[Spatial questions based on scenes]
______________________________

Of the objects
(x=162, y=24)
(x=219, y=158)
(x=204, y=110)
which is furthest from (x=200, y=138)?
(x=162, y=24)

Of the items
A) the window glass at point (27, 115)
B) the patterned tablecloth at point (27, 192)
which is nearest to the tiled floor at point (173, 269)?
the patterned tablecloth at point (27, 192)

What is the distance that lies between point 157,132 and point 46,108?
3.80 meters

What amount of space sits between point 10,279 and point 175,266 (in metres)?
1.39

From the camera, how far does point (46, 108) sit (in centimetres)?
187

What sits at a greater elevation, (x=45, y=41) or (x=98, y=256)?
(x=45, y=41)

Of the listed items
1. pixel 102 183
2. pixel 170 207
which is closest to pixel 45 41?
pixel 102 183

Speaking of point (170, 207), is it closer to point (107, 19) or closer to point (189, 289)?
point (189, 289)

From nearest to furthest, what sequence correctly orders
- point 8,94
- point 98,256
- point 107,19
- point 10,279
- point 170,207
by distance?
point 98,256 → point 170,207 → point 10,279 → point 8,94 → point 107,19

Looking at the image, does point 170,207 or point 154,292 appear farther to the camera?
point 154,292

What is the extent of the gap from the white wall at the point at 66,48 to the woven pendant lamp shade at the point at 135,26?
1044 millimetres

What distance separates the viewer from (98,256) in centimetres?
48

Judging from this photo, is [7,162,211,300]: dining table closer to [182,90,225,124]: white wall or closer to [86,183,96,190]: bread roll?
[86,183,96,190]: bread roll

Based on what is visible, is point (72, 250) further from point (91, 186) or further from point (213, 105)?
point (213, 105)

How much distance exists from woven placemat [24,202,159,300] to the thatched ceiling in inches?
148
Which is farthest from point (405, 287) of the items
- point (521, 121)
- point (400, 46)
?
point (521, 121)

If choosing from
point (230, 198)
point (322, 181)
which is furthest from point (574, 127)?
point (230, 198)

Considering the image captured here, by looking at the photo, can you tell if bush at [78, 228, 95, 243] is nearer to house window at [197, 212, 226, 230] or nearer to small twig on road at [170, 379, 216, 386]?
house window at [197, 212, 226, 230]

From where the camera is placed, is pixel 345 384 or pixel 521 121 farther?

______________________________

• [SET TASK]
Update the material starting at the line that contains "Speaking of point" and ending at the line that contains "1044 millimetres", replacing "camera" with "viewer" and leaving everything else unchanged.

• [TASK RESPONSE]
Speaking of point (170, 207), is it closer to point (107, 19) or closer to point (189, 289)?
point (189, 289)

From nearest to furthest, what sequence correctly orders
- point 8,94
- point 98,256
- point 107,19
- point 10,279
- point 170,207
by distance?
point 98,256 → point 170,207 → point 10,279 → point 8,94 → point 107,19

Looking at the image, does point 170,207 or point 154,292 appear farther to the viewer?
point 154,292

What is the extent of the gap from the white wall at the point at 66,48 to the woven pendant lamp shade at the point at 135,26?
1044 millimetres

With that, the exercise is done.